PPPSL / README.md
sihuapeng's picture
Update README.md
0524995 verified
---
license: mit
metrics:
- accuracy
tags:
- biology
pipeline_tag: text-classification
---
# Model description
**PPPSL**(PPPSL, Prediction of prokaryotic protein subcellular localization) is a protein language model fine-tuned from [**ESM2**](https://github.com/facebookresearch/esm) pretrained model [(***facebook/esm2_t36_3B_UR50D***)](https://huggingface.co/facebook/esm2_t36_3B_UR50D) on a prokaryotic protein subcellular localization dataset.

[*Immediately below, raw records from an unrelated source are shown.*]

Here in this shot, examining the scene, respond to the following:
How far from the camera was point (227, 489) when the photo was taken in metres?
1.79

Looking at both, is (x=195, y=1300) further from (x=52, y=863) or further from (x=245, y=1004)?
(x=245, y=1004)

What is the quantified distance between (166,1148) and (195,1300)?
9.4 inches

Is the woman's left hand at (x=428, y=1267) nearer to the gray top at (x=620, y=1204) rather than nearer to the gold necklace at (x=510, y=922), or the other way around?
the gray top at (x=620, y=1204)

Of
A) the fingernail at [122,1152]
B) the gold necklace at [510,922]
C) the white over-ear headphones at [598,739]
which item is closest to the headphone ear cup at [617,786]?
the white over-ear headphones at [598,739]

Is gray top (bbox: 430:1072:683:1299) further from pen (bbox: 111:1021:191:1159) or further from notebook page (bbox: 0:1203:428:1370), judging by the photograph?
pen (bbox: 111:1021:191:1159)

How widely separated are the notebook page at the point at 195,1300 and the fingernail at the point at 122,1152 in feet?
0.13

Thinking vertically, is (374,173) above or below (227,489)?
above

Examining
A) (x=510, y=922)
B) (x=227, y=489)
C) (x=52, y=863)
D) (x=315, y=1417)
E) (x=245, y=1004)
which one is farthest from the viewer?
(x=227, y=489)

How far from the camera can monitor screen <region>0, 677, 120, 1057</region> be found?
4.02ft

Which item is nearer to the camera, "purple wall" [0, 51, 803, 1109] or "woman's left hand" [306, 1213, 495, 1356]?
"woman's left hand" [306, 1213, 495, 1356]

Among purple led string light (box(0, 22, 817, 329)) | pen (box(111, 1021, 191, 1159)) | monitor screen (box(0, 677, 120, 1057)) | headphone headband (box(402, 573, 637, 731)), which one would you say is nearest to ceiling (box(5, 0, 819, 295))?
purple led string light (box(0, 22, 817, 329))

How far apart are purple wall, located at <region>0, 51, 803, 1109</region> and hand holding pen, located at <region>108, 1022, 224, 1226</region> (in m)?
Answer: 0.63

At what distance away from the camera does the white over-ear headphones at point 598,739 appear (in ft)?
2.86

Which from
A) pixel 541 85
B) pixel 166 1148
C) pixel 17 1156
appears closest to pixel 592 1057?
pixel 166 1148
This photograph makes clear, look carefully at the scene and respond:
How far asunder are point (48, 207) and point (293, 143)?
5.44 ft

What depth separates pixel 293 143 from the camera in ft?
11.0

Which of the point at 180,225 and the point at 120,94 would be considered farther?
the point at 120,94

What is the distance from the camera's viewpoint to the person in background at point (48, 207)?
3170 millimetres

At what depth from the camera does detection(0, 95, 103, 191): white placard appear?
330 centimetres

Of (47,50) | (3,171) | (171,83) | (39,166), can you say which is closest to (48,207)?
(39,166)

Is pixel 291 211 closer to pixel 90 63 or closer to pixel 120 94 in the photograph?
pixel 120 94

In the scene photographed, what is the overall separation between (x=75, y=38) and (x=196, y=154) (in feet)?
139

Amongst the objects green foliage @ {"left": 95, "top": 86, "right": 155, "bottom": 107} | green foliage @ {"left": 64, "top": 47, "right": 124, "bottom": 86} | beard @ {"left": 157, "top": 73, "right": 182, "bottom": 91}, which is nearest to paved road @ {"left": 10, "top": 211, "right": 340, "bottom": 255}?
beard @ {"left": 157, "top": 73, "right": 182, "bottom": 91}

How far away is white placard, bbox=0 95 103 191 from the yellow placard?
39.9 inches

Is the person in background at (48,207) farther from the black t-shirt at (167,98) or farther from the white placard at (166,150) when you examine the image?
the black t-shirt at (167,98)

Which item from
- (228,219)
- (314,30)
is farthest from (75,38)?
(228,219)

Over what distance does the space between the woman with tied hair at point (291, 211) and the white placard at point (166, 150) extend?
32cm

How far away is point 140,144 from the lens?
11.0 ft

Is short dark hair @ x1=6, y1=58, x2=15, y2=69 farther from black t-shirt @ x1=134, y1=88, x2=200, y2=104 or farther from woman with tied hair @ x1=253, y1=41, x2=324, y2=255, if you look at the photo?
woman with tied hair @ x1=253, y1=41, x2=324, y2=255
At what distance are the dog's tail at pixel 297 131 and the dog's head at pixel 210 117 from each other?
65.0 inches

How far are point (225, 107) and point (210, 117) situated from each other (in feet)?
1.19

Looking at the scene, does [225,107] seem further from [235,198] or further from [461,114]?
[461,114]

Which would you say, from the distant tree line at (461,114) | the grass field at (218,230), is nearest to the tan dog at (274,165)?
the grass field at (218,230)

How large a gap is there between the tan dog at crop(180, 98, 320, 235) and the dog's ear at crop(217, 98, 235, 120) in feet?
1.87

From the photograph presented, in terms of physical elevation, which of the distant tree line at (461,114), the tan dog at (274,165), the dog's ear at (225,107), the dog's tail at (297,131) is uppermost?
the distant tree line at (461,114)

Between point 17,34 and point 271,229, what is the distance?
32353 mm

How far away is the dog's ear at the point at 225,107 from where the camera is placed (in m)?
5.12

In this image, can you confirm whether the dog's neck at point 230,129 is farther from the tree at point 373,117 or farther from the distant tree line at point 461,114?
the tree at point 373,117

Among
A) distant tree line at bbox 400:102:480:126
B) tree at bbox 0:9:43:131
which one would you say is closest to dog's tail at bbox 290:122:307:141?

**PPPSL** achieved the following results:
Train Loss: 0.0148
Train Accuracy: 0.9923
Validation Loss: 0.0718
Validation Accuracy: 0.9893
Epoch: 20
# The dataset for training **PPPSL**
The full dataset contains 11,970 protein sequences, including Cellwall (87), Cytoplasmic (6,905), CYtoplasmic Membrane (2,567), Extracellular (1,085), Outer Membrane (758), and Periplasmic (568).
The highly imbalanced sample sizes across the six categories in this dataset pose a significant challenge for classification.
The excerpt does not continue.